▶ _Passage shown_:
Punlop Tongchai is awake and chatting during the entire two hours it takes to be turned into a woman on the operating table of a Bangkok sex change clinic, realising a childhood dream.
The 27-year-old Thai cabaret dancer chats to nurses throughout the ordeal under the surgeon's knife, numbed only by local anaesthetic.
Growing up in Thailand, a country with one of the largest transgender populations in the world and surgeons who have pioneered ever cheaper and quicker sex change techniques, Punlop's ambition was always within reach.
For as little as 2,000 dollars, he became a woman.
But the government is making it tougher for patients like Punlop to undergo the procedure, forcing them to prove they are psychologically fit to change sex.
From Wednesday, anyone wanting to swap gender in Thailand must live as a woman for at least a year, take a course of female hormones, and obtain the approval of two psychiatrists.
Punlop says it is too much to ask.
"It is not necessary. I really didn't want to go through that process, so I decided to have the operation... before the law is enforced," he told AFP before undergoing surgery earlier this month.
Sex changes are outlawed completely in Thailand before the age of 18, and for men aged 18-20 parental consent must be obtained.
Thai gay rights campaigner Nathee Teerarojanapong said the greater legal protections are necessary to guard against gender swaps that too often backfire on those who make an irreversible choice.
"I got so many calls where they said they are so sorry that they did a sex change," says Nathee. "They make a big mistake and they want to come back and be the same. But they cannot!"
As well as the psychological effects of a sex-change and the recovery from surgery, there are also side effects from the hormones that must be taken to hasten the transformation from male to female that can include hot flushes, tiredness, weight gain and loss of muscle and libido.
Days before the operation, Punlop said that as a child he always found dresses and housework preferable to traditional boyish pursuits and by the age of 19 was regularly taking female hormones in a bid to change body shape.
"I don't like this part of me because I don't use it," said Punlop, pointing between his legs. "I don't know why I have it. If I had a vagina, I would use it."

▶ _Raw data_:
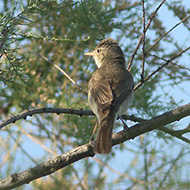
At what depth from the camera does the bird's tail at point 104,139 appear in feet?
9.40

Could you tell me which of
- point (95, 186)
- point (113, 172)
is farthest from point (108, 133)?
point (113, 172)

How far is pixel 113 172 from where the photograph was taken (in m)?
4.18

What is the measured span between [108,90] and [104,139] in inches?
31.9

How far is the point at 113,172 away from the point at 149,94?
1055 millimetres

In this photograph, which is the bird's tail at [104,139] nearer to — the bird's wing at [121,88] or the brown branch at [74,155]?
the brown branch at [74,155]

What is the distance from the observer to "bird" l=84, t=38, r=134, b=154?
3.10m

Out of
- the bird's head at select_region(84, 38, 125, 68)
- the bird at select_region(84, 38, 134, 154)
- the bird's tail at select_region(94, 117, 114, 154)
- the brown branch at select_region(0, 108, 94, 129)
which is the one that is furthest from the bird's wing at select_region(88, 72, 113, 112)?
the bird's head at select_region(84, 38, 125, 68)

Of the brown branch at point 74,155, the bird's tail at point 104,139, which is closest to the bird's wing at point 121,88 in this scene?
the bird's tail at point 104,139

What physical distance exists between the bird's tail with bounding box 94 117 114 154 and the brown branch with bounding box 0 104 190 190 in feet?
0.23

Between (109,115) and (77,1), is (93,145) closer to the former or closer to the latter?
(109,115)

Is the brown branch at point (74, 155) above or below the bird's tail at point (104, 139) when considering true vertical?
below

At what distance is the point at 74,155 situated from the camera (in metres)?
2.65

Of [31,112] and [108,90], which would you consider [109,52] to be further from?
[31,112]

▶ _Set of tasks_:
- 1) In the article on Thailand's sex change rules, rewrite the passage between "Punlop Tongchai is" and "a childhood dream.", inclusive, replacing "Bangkok" with "Thai".
- 2) Say whether each statement agrees with the article on Thailand's sex change rules, answering yes or no and quoting the words that decide it.
(a) Under the new rules, anyone seeking a sex change must get the approval of two psychiatrists.
(b) Punlop was under general anaesthetic during the operation.
(c) A 17-year-old in Thailand may have a sex change with parental consent.
- 3) Please continue the article on Thailand's sex change rules, starting after its final sentence.

▶ _Numbered answers_:
- 1)
Punlop Tongchai is awake and chatting during the entire two hours it takes to be turned into a woman on the operating table of a Thai sex change clinic, realising a childhood dream.

- 2)
(a) Yes: "obtain the approval of two psychiatrists"
(b) No: "numbed only by local anaesthetic"
(c) No: "Sex changes are outlawed completely in Thailand before the age of 18"

- 3)
Punlop went to see Thep Vedusit, a Bangkok surgeon who prides himself on his ability to conduct speedy sex change operations without the use of general anaesthetic, and who believes the new rules are creating unnecessary hurdles.
Thep said he had carried out more than 500 sex change operations and was seeing two or three cases every week -- half of them foreigners who came to take advantage of Thai laws.
"I think a surgeon can make the decision who is a transsexual.... Each one (transsexual) has a very long determination to have a surgery and I don't think a psychiatrist gives them any benefits," said Thep.
On the day of the operation, Punlop strolls into the surgeon's glass-fronted clinic, set along a busy Bangkok street in the heart of the city's shopping district, after friends recommended Thep's "fully conscious" procedure.
Dressed in a sundress, tracksuit top and sandals with a face free of make-up, Punlop is escorted up three flights of steps to a small, dingy operating theatre, the walls plastered with newspaper cuttings of transsexual cabaret stars.
Thep takes an hour and three quarters to fashion a vagina using the skin of Punlop's male genitals. She is free to leave the same day and within four weeks had completed all the necessary check-ups.
"It doesn't hurt too much; I can handle it. How happy am I? Yes, I'm happy," said Punlop.
"For all of my life I've wanted to change. It's been my dream since I was little."